**Exercise requirements**
Starting with the line that contains "annotated detections (frame 1 of 1, 1456" and ending with the final line of the data below, print those lines exactly and nothing else.

**Provided records**
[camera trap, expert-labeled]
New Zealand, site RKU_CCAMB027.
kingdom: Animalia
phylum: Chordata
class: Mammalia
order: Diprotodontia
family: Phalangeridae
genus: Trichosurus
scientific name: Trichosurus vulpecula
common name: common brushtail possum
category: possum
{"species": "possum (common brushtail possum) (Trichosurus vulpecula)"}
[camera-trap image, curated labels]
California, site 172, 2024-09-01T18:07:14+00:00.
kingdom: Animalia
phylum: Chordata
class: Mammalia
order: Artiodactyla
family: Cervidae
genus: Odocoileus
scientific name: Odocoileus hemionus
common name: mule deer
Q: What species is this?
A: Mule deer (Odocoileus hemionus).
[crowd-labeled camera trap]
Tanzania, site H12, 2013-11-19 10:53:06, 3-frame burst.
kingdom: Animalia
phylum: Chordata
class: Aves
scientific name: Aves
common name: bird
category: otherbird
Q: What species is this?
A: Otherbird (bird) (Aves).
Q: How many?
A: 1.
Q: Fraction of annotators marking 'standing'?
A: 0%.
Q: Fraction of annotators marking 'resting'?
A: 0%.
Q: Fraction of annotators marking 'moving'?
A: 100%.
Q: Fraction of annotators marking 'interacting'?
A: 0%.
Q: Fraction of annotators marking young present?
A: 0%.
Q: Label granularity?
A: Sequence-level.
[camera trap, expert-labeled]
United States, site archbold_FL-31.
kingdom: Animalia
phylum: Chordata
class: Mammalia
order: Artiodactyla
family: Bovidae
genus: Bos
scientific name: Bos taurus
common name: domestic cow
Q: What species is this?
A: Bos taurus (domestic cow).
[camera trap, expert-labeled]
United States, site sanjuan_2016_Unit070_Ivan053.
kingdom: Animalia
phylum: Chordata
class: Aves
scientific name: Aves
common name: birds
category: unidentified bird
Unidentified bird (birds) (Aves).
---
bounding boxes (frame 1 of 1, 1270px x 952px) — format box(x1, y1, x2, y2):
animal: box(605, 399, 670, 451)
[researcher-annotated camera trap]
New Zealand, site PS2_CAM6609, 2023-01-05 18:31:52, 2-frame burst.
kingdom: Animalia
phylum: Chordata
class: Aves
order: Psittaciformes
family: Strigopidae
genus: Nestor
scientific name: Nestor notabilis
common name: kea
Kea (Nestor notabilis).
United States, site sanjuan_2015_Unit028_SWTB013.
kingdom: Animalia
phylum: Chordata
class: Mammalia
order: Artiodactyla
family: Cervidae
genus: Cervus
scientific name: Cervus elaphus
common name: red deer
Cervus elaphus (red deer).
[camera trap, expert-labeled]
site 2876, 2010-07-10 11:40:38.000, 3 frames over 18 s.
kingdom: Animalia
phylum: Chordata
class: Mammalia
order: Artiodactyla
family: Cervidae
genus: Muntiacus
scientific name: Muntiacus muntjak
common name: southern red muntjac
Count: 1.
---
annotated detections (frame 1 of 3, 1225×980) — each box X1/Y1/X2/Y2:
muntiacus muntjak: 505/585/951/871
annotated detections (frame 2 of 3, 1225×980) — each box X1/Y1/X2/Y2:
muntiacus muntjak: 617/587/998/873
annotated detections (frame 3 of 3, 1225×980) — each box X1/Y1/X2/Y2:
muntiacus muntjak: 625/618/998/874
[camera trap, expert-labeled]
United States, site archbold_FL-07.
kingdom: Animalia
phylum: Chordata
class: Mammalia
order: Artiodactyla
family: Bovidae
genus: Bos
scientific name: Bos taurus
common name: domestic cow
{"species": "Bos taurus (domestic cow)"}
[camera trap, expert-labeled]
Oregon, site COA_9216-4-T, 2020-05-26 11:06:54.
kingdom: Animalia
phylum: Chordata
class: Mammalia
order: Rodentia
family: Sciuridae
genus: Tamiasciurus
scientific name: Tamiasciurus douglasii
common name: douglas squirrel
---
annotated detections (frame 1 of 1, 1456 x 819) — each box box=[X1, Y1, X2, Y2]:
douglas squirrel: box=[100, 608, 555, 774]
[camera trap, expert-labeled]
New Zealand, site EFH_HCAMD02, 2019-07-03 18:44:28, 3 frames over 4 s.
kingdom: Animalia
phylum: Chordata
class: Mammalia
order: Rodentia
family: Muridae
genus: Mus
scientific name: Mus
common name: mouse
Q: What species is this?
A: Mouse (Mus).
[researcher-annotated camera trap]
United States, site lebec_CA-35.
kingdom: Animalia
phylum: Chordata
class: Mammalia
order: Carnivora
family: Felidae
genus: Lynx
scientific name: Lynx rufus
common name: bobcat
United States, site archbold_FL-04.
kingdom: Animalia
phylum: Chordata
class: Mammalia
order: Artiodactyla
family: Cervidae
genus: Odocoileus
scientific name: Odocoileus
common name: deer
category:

**Response to the task**
annotated detections (frame 1 of 1, 1456 x 819) — each box box=[X1, Y1, X2, Y2]:
douglas squirrel: box=[100, 608, 555, 774]
[camera trap, expert-labeled]
New Zealand, site EFH_HCAMD02, 2019-07-03 18:44:28, 3 frames over 4 s.
kingdom: Animalia
phylum: Chordata
class: Mammalia
order: Rodentia
family: Muridae
genus: Mus
scientific name: Mus
common name: mouse
Q: What species is this?
A: Mouse (Mus).
[researcher-annotated camera trap]
United States, site lebec_CA-35.
kingdom: Animalia
phylum: Chordata
class: Mammalia
order: Carnivora
family: Felidae
genus: Lynx
scientific name: Lynx rufus
common name: bobcat
United States, site archbold_FL-04.
kingdom: Animalia
phylum: Chordata
class: Mammalia
order: Artiodactyla
family: Cervidae
genus: Odocoileus
scientific name: Odocoileus
common name: deer
category:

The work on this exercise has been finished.